Dave: Ori, a tent peg... I wonder if that had any other significance? I wonder how much iron was in those chariots...

Ori: I'm pretty sure the tent pegs were made from wood or bone. As you wrote in a book I'm currently rereading, metal was expen$ive.

The best theory I heard is that Sisera and his people came from Sardinia. They may or may not have been in the pay of Egypt, or had contact with the Philistines. The Philistines were the ones who brought iron to Canaan.

However, this is very early. I doubt they would have used iron unless absolutely necessary. Horse chariots predate iron, so it was possible to build them without this expensive resource.

Ori Pomerantz said...

I just realized what the tent peg probably means - a symbol of poor pastoralists (such as the Israelites), as opposed to farming, more hierarchal, richer Canaanites.

Synova said...

I think that the tent peg is a sort of lowering thing, isn't it? In so many cultures the possession of weapons was restricted to citizens, at the very least, or else to the ruling class, to the extent that the weapons themselves became symbols of worth and status. There's also likely some elements of a warrior mythos that glorified dying bravely in battle.

IIRC, not only was it a tent peg, but it was a tent peg by a woman in his sleep.

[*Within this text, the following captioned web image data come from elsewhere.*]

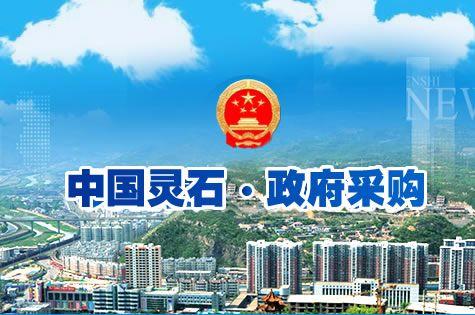 灵石县政府采购网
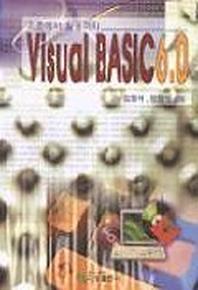 VISUAL BASIC 6.0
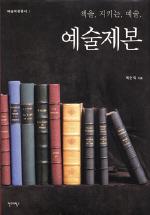 예술제본(책을 지키는 예술)(예술제본총서 1)(양장본 HardCover)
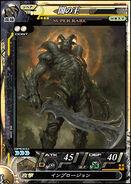 LOV-II Shadow Lord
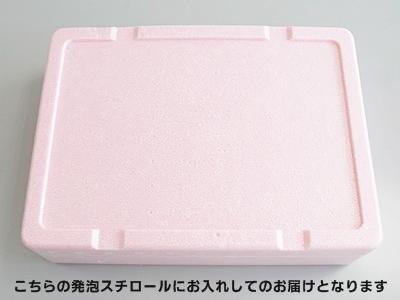 【期間限定】 秋桜(コスモス)セット(送料別)
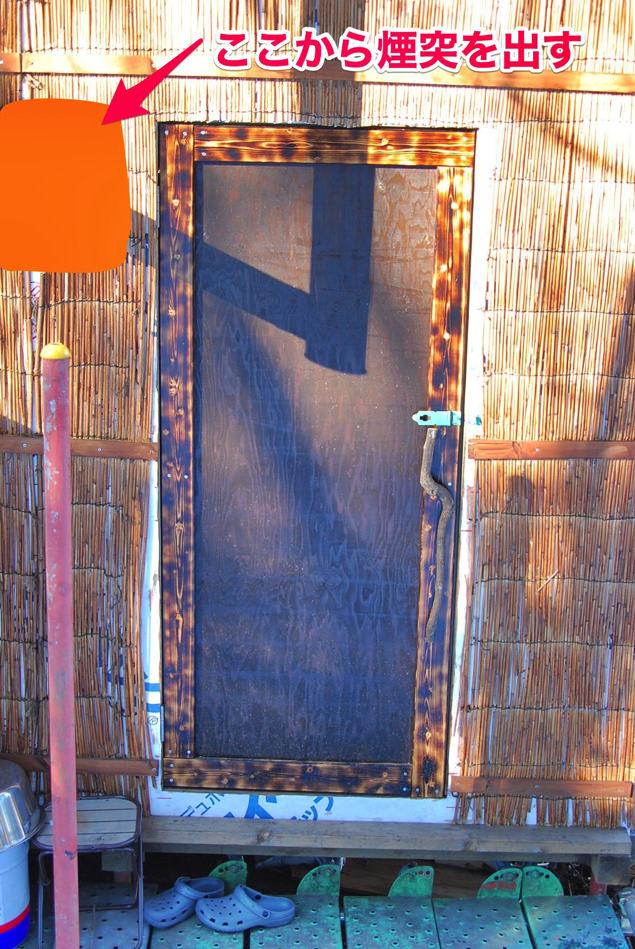 小屋暮らし・玄関ドア
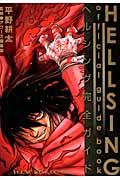 HELLSING official guide bookの本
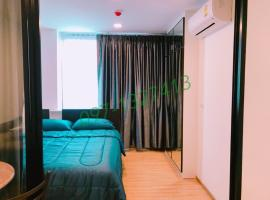 A picture of the hotel: Notting Hill Charoen Krung by NK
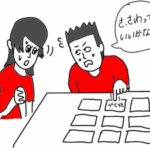 ボードゲームレビュー「コードネーム」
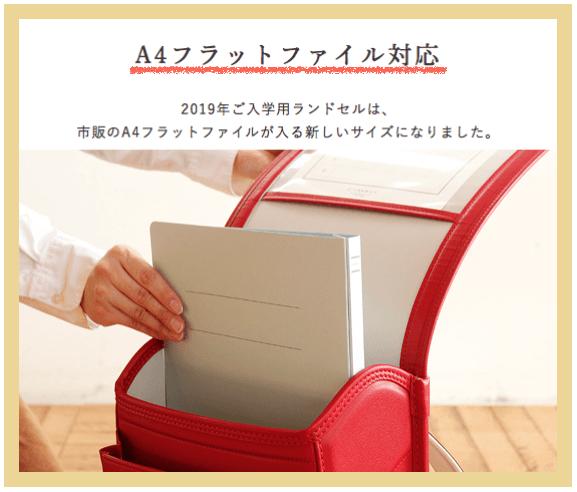 土屋 鞄 ランドセル サイズ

As for bad-guy deaths I found impressive... it must have been good because it was so long ago and I don't remember the story or the book or the author. The story had VR in it (when that was very new) and the villain died while demanding that the world reset and he get a do-over. I don't remember why it was poetic, I just remember that it was. That was just *exactly* the right way for that villain to die.

Synova said...

I'd vote for Cordelia, as well. The "shopping" thing was brilliant, but the death was well done... last words? Something like, "You can't do..."

Sigh.

I feel a binge re-read coming on. ;-)

(And maybe I'll actually read all the way through Cryoburn which I've been putting off due to profound dread. Every word written is the collapse of untold potential, sort of like death, and while I want to know where it goes I dread finding out what will never be.)

Anonymous said...

My favourite ending was in "Keating the Musical when Keating defeats John Howard and earns another term in power". Which unfortunately was not true.

Brendan said...

When it comes to Pratchett villains I would go with Mr Pin of the New Firm(The Truth). I must confess a sneaking admiration for Mr Teatime. He was the sort of villain you could almost imagine legends being made of.

Brendan said...

Stephen,

Don't forget there were two prophesies in the Belgariad. The whole reason for their meeting was to decide which predicted future would continue on past the meeting of Garion and Torak.